----- ページ抜粋 -----

(平成30年5月29日裁決)

《裁決書(抄)》

1 事実

(1) 事案の概要

本件は、原処分庁から納税者Kの滞納国税に係る国税徴収法第35条《同族会社の第二次納税義務》に基づく第二次納税義務の納付告知処分を受けた審査請求人(以下「請求人」という。)が、当該納付告知処分は、同条第2項の規定に基づいて第二次納税義務の限度額を算定していないから違法であるなどとして、その全部の取消しを求めた事案である。

(2) 関係法令等の要旨

  • イ 国税徴収法(以下「徴収法」という。)第32条《第二次納税義務の通則》第1項は、国税局長(同法第184条《国税局長が徴収する場合の読替規定》の規定による読替え後のもの。以下同じ。)は、納税者の国税を第二次納税義務者から徴収しようとするときは、その者に対し、政令で定めるところにより、徴収しようとする金額、納付の期限その他必要な事項を記載した納付通知書により告知しなければならない旨、同条第2項は、第二次納税義務者がその国税を同条第1項の納付の期限までに完納しないときは、国税局長は、納付催告書によりその納付を督促しなければならない旨それぞれ規定している。

-----

出題 1 -> 裁決書のうち、「(平成30年5月29日裁決)」から「の取消しを求めた事案である。」までを、両端も含めて原文どおりに書き写してください。
出題 2 -> 裁決書を、最後に示された文の次から書き続けてください。
記録は、この裁決書とは別の出典から取ったものです。

----- 抽出情報 -----

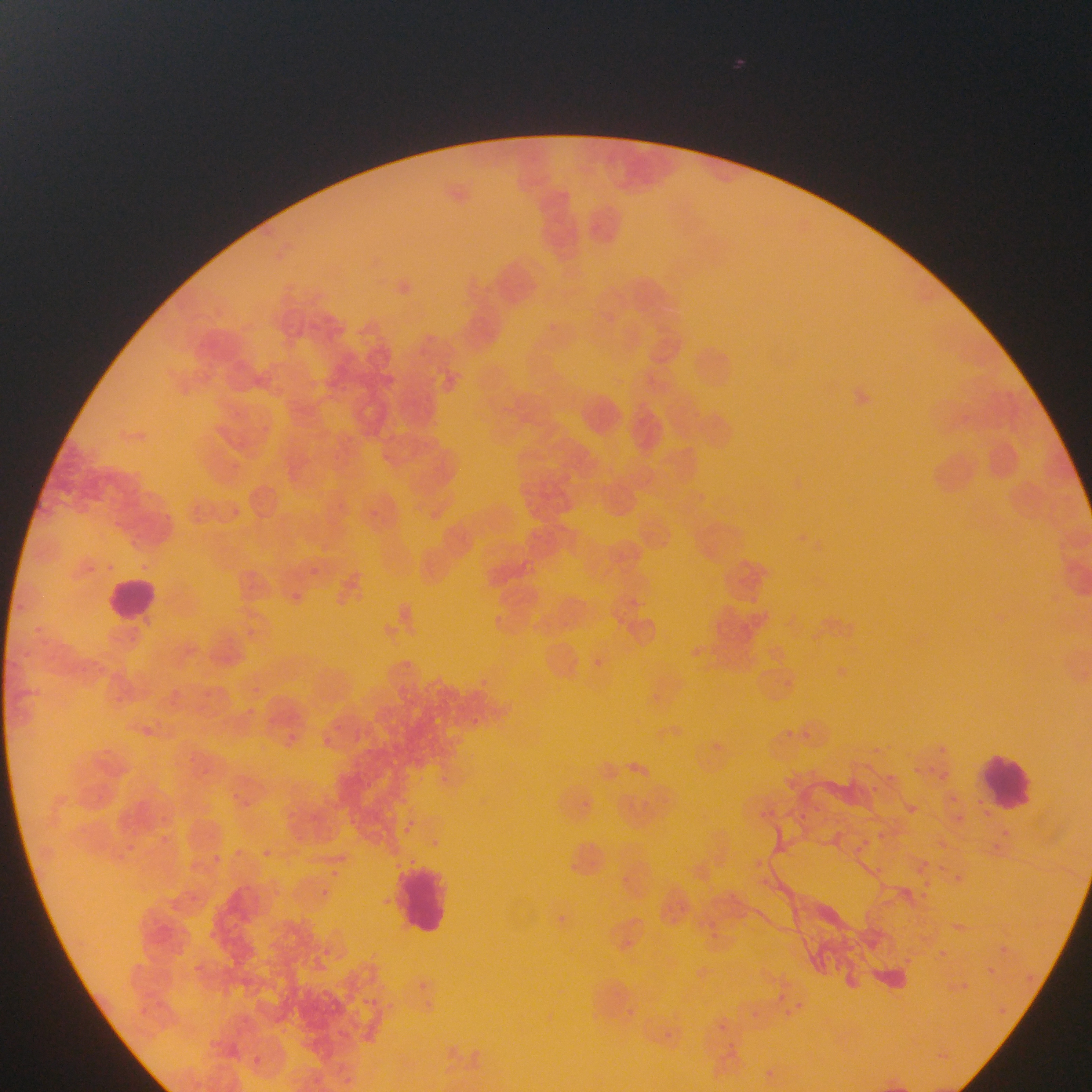

country: Ghana
plasmodium_parasite_locations: 'approximate bounding boxes as [left, top, right, bottom] in pixels: [139, 557, 151, 578], [103, 558, 114, 577], [303, 560, 322, 582], [86, 562, 94, 578], [289, 589, 308, 615], [338, 595, 354, 614], [14, 597, 24, 608], [489, 611, 506, 629], [33, 621, 48, 637], [243, 629, 255, 646], [20, 646, 31, 663], [591, 656, 603, 671], [473, 676, 513, 701], [248, 683, 264, 695], [168, 686, 193, 701], [250, 704, 259, 720], [467, 717, 484, 736], [133, 721, 159, 744], [787, 725, 800, 740], [348, 727, 364, 745], [802, 727, 812, 746], [285, 732, 293, 743], [318, 733, 338, 749], [945, 734, 964, 754], [710, 738, 720, 746], [876, 746, 882, 756], [187, 752, 199, 764], [929, 762, 941, 781], [202, 763, 214, 773], [882, 768, 901, 787], [945, 768, 960, 786], [436, 773, 456, 794], [229, 791, 239, 802], [951, 792, 965, 808], [239, 796, 250, 808], [578, 798, 594, 817], [907, 805, 921, 820], [771, 806, 783, 824], [800, 809, 808, 822], [160, 812, 174, 829], [401, 818, 423, 842], [159, 833, 169, 843], [121, 835, 142, 856], [853, 835, 868, 856], [864, 840, 876, 845], [992, 842, 1019, 867], [228, 843, 240, 855], [259, 844, 274, 858], [114, 847, 127, 866], [214, 848, 222, 864], [750, 848, 765, 872], [875, 856, 894, 876], [925, 859, 935, 868], [940, 862, 955, 879], [331, 865, 344, 877], [949, 871, 966, 887], [625, 873, 643, 894], [318, 883, 328, 896], [924, 890, 945, 906], [557, 907, 572, 929], [705, 918, 725, 936], [997, 942, 1006, 949], [983, 964, 998, 978], [956, 979, 972, 994], [769, 982, 801, 1007], [792, 997, 803, 1013], [618, 1001, 632, 1033], [753, 1006, 773, 1027], [787, 1010, 792, 1020], [715, 1015, 730, 1032], [657, 1023, 687, 1053], [726, 1038, 741, 1052], [758, 1063, 779, 1082] | approximate [x, y] pixel centers of objects too small to bound: [1005, 830]'
capture: mobile-phone photograph through a microscope
leukocyte_locations: 'approximate bounding boxes as [left, top, right, bottom] in pixels: [101, 576, 161, 628], [978, 752, 1040, 813], [396, 864, 455, 937]'
preparation: thin blood film
field_of_view: single
image_size: 1092×1092 pixels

-----

正解 1 ->
(平成30年5月29日裁決)

《裁決書(抄)》

1 事実

(1) 事案の概要

本件は、原処分庁から納税者Kの滞納国税に係る国税徴収法第35条《同族会社の第二次納税義務》に基づく第二次納税義務の納付告知処分を受けた審査請求人(以下「請求人」という。)が、当該納付告知処分は、同条第2項の規定に基づいて第二次納税義務の限度額を算定していないから違法であるなどとして、その全部の取消しを求めた事案である。

正解 2 ->
  • ロ 徴収法第35条第1項は、滞納者がその者を判定の基礎となる株主又は社員として選定した場合に法人税法第2条《定義》第10号に規定する会社に該当する会社(以下「同族会社」という。)の株式又は出資を有する場合において、その株式又は出資を再度換価に付してもなお買受人がないこと(徴収法第35条第1項第1号)又はその株式若しくは出資の譲渡につき法律若しくは定款に制限があり、又は株券の発行がないため、これらを譲渡することにつき支障があること(同項第2号)の理由があり、かつ、その者の財産(当該株式又は出資を除く。)につき滞納処分を執行してもなお徴収すべき国税に不足すると認められるときは、その有する当該株式又は出資(当該滞納に係る国税の法定納期限の1年以上前に取得したものを除く。)の価額の限度において、当該同族会社は、その滞納に係る国税の第二次納税義務を負う旨規定している。
     また、徴収法第35条第2項は、同条第1項の同族会社の株式又は出資の価額は、同法第32条第1項の納付通知書を発する時における当該同族会社の資産の総額から負債の総額を控除した額をその株式又は出資の数で除した額を基礎として計算した額による旨、同法第35条第3項は、同条第1項の同族会社であるかどうかの判定は、同法第32条第1項の納付通知書を発する時の現況による旨それぞれ規定している。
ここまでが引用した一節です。